For any development organisation, the security of the development source code is paramount. And yet, many organisations simply rely on standard backups to ensure them against data loss or corruption. Whilst this certainly provides an element of protection, it is far from an effective solution.
During any development project, files will be edited and saved continuously as functionality is added and refined. Very few development projects contain just one file; the overwhelming majority are made up of numerous pieces of source code which interlink and reference each other extensively. A single change to a software product may involve numerous small edits to numerous source files and if just one file is not in sync with its peers, the product will contain errors. If the developer is lucky, the error gets caught at compile time. However for many projects, the error may only rear its head once in production.
Generally speaking, backups work by taking a snapshot of the data at a certain point in time. To improve efficiency and speed, differential backups will be used only capturing and storing changes to each file, rather than the whole file being stored each time. What makes backups alone a less-than-adequate solution for protecting source code is the temporal nature of the snapshots. Although it’s theoretically possible to schedule backups every few minutes, to do so would cause unnecessarily high resource usage. What’s needed is a backup that can be triggered on demand so as to provide iterative backups; storing the development project at each stage of development once changes have been completed. But even an on-demand backup would only allow one version of any particular file to exist at once. What if you have more than one developer working on a project?
This is where version control (also referred to as revision control or source control) comes into the picture. Version control records the state of each file each time it is updated, together with the date and time of each change and who made the change. This allows for a project to be restored to any point in time and different revisions to be compared or merged. Some version control systems allow for branches or forks in development; parallel development processes on different versions of the same project, with the ability to re-merge the different versions at a later point in time.
There are numerous version control systems available, both commercial and open source. Some of the more popular include:
-
Bazaar – Open source and free to use. Used by Ubuntu and MySQL.
-
BitKeeper – Commercial.

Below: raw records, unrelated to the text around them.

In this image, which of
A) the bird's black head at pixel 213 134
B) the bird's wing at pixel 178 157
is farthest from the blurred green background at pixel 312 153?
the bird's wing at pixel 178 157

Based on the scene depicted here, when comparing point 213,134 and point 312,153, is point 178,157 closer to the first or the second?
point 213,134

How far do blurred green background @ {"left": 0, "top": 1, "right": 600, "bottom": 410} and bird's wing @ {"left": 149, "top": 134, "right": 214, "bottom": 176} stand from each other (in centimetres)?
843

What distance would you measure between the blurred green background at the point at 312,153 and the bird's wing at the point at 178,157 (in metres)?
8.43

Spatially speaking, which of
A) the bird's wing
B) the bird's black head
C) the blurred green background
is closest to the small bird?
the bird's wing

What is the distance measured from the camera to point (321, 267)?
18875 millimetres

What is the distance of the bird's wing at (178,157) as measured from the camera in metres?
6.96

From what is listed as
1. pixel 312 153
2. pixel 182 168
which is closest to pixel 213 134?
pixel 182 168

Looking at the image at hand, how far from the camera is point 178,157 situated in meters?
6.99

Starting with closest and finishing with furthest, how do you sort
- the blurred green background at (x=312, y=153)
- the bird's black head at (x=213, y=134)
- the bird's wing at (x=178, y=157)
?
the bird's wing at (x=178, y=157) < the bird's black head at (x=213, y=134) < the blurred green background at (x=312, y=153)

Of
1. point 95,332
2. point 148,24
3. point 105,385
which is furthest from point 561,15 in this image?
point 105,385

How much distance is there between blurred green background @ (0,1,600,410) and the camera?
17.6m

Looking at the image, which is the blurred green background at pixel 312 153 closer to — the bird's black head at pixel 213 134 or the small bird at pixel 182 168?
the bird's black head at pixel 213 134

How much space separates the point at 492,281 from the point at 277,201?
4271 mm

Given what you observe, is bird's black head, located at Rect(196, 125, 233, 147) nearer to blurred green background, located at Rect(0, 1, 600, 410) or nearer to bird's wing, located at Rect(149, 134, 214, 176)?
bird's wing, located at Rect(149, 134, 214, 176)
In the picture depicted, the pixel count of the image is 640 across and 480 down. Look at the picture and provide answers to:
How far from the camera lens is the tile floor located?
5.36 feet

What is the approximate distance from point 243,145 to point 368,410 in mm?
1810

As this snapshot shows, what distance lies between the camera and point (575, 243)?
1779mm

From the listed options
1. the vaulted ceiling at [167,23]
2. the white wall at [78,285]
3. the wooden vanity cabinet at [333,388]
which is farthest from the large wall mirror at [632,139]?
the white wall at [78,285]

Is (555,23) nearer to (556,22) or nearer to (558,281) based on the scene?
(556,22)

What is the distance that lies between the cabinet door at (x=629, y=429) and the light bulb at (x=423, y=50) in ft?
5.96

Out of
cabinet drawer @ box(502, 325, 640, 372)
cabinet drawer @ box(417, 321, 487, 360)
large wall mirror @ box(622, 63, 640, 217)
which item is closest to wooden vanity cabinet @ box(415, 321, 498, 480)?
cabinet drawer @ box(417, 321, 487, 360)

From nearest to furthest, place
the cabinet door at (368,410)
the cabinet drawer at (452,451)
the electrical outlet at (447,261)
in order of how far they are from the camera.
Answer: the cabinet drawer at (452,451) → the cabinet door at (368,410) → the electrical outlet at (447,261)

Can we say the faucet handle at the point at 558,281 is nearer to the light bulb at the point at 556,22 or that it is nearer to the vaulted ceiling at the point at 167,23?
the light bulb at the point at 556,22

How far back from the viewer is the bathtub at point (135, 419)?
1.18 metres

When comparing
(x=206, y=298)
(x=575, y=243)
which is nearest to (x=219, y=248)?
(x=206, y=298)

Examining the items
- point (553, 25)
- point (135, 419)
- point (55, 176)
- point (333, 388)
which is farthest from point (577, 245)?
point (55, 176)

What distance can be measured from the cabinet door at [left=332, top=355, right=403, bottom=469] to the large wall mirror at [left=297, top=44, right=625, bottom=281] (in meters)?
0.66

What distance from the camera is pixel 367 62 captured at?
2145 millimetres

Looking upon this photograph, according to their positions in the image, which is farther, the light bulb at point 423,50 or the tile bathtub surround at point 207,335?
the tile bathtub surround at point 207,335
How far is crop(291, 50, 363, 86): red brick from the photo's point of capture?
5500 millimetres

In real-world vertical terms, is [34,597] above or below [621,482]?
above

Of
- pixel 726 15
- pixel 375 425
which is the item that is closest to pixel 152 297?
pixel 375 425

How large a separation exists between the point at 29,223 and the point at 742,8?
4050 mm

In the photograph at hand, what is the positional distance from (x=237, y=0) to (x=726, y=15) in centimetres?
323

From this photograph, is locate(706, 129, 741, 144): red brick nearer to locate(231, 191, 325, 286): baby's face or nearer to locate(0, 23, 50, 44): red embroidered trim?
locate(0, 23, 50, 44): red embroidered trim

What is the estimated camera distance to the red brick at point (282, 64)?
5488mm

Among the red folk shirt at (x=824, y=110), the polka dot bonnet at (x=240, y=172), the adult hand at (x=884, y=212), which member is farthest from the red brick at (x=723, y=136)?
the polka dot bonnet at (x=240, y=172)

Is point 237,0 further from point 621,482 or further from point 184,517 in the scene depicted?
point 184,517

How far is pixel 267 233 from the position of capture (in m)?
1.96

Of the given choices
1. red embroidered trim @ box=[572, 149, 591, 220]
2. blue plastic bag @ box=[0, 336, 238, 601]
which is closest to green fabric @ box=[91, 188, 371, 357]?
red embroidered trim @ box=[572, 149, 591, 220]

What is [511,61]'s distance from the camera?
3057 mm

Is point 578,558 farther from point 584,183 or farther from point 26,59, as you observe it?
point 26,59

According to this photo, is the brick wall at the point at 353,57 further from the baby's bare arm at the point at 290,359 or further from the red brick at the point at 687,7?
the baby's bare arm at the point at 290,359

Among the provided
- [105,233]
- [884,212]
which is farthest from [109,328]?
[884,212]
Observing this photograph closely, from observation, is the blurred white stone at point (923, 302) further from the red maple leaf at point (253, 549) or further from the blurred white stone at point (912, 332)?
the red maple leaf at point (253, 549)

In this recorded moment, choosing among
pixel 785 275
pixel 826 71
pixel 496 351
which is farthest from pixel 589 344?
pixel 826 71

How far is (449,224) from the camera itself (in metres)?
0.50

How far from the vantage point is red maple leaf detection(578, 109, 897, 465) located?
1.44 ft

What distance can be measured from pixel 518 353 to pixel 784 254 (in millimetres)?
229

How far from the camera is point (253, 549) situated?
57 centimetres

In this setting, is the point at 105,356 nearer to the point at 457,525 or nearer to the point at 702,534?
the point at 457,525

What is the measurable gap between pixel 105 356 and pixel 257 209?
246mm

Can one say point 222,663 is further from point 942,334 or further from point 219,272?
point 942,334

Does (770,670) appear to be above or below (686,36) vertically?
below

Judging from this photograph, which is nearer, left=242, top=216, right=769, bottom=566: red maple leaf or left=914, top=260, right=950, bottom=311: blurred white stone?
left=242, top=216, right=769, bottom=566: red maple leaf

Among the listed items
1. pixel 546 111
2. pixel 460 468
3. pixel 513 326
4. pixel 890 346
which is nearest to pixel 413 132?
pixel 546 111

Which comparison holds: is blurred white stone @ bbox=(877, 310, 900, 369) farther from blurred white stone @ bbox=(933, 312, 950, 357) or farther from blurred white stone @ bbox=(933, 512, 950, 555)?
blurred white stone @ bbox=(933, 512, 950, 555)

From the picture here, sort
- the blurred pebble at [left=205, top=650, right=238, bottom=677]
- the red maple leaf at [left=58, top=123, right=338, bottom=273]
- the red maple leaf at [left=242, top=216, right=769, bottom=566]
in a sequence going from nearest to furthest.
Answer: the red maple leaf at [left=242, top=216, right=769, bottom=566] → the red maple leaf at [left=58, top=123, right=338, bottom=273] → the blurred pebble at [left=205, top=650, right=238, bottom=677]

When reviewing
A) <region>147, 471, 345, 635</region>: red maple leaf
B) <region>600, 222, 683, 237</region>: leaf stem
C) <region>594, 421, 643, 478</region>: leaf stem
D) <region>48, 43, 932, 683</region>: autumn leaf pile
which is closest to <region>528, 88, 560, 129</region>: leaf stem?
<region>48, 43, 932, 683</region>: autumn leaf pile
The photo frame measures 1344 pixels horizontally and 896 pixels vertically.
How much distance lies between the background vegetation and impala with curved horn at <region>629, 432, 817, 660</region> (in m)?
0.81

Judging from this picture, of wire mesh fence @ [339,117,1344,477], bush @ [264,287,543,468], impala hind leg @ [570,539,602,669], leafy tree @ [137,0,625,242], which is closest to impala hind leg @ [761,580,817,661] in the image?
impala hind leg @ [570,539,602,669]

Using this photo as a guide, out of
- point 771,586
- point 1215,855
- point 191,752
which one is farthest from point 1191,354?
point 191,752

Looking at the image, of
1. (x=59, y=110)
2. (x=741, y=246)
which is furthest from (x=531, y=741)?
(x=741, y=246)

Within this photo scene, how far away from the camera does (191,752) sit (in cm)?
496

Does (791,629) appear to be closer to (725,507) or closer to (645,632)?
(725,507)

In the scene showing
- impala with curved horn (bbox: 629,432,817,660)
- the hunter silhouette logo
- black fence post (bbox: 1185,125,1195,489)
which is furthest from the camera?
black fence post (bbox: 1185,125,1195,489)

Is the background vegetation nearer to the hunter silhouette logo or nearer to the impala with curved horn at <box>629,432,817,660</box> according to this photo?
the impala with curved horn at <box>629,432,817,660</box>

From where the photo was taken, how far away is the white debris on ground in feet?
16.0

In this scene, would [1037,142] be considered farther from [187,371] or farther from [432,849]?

Formerly used for the Linux kernel.
-
CVS – Open source and free to use. Maintained but no longer actively developed.
-
Git – Open source and free to use. Developed by Linus Torvalds and used for the Linux kernel and well as by Facebook, Yahoo! And Ruby on Rails.
-
Mercurial – Open source and free to use. Used by the Mozilla Foundation and NetBeans. Implemented by Google Code.
-
Apache Subversion – Open source and free to use. Used by the Apache Software Foundation, FreeBSD, Ruby, SourceForge and PHP. Implemented by GoogleCode and CodePlex.
-
Team Foundation Server – Commercial. Microsoft’s version control and project tracking system. Supported by Visual Studio and available either as a standalone component or integrated into Visual Studio Team System.
Some systems work on a traditional client-server mode, where individual files are checked in and out as needed, whilst others employ a distributed repository, where each user’s working copy essentially represents a different branch of the development tree.
Version Control within Idea 11
When deciding upon which version control system to use internally, we at Idea 11 had to consider a number of specific requirements:
- We have a number of developers working from different locations
- We use both Windows and MacOS for development
- We develop in a number of different applications and in a number of different languages
- We have more than one project being developed at any one time
When developing solutions, both software and infrastructure, Idea 11 adhere to a set of guiding principles. We therefore adhere to the same principles when implementing a solution for our own purposes. For us, a version control system had to be:
- Cost-effective,
- Simple and easy to use,
- Be based upon trusted technology, and
- Supported.
In addition, to meet our requirements, the solution had to support multiple users and be both platform- and location-independent.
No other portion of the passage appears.